Extract:
Repurposed Drugs for Alzheimer’s Disease: Integrating Mechanistic Efficacy and Global Feasibility Through a Translational Decision Matrix
Salma Younas1, Abhigna Mallepally2, Sankranthi Sarath Chandra3, Aditya Jain4, Aditi Narsinghpura5, Sweta Sahu6
1University of the Punjab, 2Gandhi Hospital, Hyderabad, 3Kurnool Medical College, 4Shyam Shah Medical College, Rewa, 5Kasturba Medical College, Mangalore, 6JJM Medical College
Objective:

To evaluate the clinical efficacy and global feasibility of repurposed drugs for Alzheimer’s disease by integrating cognitive, biomarker, safety, and accessibility data into a translational Efficacy–Feasibility Matrix, identifying candidates that balance mechanistic promise with real-world scalability for equitable, population-level dementia prevention and treatment.


Background:
Repurposed therapeutics, originally approved for non-Alzheimer’s indications, represent a pragmatic and globally scalable approach to disease modification. While dozens of agents have reached clinical testing, the field lacks an integrated framework to prioritize candidates based on both biological efficacy and implementation feasibility.
Design/Methods:
 We systematically reviewed human Phase 2/3 randomized or controlled trials (2000–2025) of repurposed agents in mild cognitive impairment or Alzheimer’s disease. Drugs were grouped into mechanistic classes (metabolic, vascular, immune, infectious, neurotrophic/synaptic). Each was scored (0–3) for efficacy signal strength (cognition + biomarker outcomes) and feasibility (cost, accessibility, delivery simplicity, safety). These scores populated an Efficacy–Feasibility Matrix to identify high-priority, globally accessible candidates.
Results:
 Among 10 drug classes, metabolic modulators dominated the efficacy axis. GLP-1 receptor agonists (liraglutide, semaglutide) achieved the strongest combined cognitive and biomarker signals (efficacy = 3) but low feasibility (1) due to cost and delivery complexity. Immune stimulation (GM-CSF) also demonstrated short-term biomarker gains but poor accessibility (feasibility = 0). In contrast, metformin, nilvadipine, lithium, and low-dose levetiracetam achieved moderate efficacy (1–2) and high feasibility (2–3), emerging as pragmatic global candidates. Infection-targeted approaches (antibiotics, antivirals) showed transient or mixed benefit yet excellent scalability.
Conclusions:
Repurposed Alzheimer’s therapeutics occupy distinct translational niches: biologics (GLP-1s, GM-CSF) show strong mechanistic efficacy but limited scalability, while inexpensive oral agents (metformin, lithium, nilvadipine) offer feasible, population-level potential. The Efficacy–Feasibility Matrix provides a novel decision-analytic framework to rank repurposed drugs not only by biological promise but also by their readiness for global implementation, bridging clinical pharmacology with equitable access.
10.1212/WNL.0000000000216196
Disclaimer: Abstracts were not reviewed by Neurology® and do not reflect the views of Neurology® editors or staff.

Required work:
[a] In the abstract, what feasibility score did immune stimulation with GM-CSF receive?
[b] Print the passage of the abstract starting with "Repurposed Drugs for Alzheimer’s Disease: Integrating" and going on through "prevention and treatment.", word for word.

Dataset excerpts:
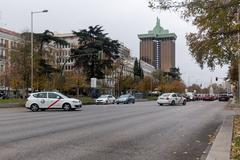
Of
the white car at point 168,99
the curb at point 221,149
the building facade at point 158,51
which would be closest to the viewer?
the curb at point 221,149

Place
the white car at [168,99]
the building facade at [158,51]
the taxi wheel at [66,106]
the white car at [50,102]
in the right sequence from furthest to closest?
the building facade at [158,51] < the white car at [168,99] < the taxi wheel at [66,106] < the white car at [50,102]

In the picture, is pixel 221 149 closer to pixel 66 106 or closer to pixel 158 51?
pixel 66 106

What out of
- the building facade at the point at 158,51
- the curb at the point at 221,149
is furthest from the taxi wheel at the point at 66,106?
the building facade at the point at 158,51

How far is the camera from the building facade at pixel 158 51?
10634 cm

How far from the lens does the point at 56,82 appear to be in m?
81.1

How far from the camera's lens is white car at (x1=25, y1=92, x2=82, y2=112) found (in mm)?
36656

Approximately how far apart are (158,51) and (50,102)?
118m

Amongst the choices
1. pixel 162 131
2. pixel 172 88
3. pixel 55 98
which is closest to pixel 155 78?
pixel 172 88

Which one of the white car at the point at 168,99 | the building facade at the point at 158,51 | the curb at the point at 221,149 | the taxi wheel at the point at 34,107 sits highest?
the building facade at the point at 158,51

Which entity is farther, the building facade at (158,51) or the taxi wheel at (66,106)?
the building facade at (158,51)

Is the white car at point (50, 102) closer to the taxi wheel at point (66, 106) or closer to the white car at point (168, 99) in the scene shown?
the taxi wheel at point (66, 106)

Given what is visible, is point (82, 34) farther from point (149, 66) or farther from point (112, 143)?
point (149, 66)

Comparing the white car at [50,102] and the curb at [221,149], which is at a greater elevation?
the white car at [50,102]

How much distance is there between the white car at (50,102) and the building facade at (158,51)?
60.6 metres
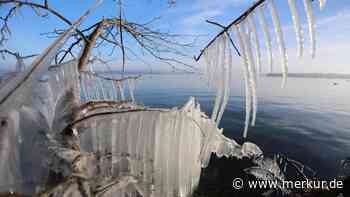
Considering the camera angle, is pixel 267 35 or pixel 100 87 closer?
pixel 267 35

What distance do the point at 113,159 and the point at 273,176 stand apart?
11.3 feet

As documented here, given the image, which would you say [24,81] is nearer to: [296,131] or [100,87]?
[100,87]

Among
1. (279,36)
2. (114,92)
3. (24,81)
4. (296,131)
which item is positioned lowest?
(296,131)

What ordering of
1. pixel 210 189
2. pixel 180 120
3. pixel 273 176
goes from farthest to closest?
1. pixel 273 176
2. pixel 210 189
3. pixel 180 120

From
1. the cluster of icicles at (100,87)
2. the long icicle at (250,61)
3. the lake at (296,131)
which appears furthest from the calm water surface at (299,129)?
the long icicle at (250,61)

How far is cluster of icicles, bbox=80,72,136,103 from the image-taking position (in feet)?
4.86

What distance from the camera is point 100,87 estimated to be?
5.92ft

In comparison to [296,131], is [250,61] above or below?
above

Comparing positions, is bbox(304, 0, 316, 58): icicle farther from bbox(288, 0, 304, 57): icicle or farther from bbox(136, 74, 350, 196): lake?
bbox(136, 74, 350, 196): lake

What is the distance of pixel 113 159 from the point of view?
112 cm

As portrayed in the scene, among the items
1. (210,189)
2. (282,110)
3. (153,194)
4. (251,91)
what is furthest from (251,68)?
(282,110)

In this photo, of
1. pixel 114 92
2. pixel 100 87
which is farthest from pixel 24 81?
pixel 114 92

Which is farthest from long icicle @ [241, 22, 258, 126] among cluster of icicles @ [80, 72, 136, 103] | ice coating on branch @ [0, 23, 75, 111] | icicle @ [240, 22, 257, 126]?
cluster of icicles @ [80, 72, 136, 103]

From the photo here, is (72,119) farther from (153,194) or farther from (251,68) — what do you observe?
(251,68)
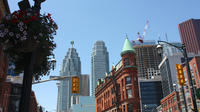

Solution list:
[a] A feasibility score of 0.

[b]
Repurposed Drugs for Alzheimer’s Disease: Integrating Mechanistic Efficacy and Global Feasibility Through a Translational Decision Matrix
Salma Younas1, Abhigna Mallepally2, Sankranthi Sarath Chandra3, Aditya Jain4, Aditi Narsinghpura5, Sweta Sahu6
1University of the Punjab, 2Gandhi Hospital, Hyderabad, 3Kurnool Medical College, 4Shyam Shah Medical College, Rewa, 5Kasturba Medical College, Mangalore, 6JJM Medical College
Objective:

To evaluate the clinical efficacy and global feasibility of repurposed drugs for Alzheimer’s disease by integrating cognitive, biomarker, safety, and accessibility data into a translational Efficacy–Feasibility Matrix, identifying candidates that balance mechanistic promise with real-world scalability for equitable, population-level dementia prevention and treatment.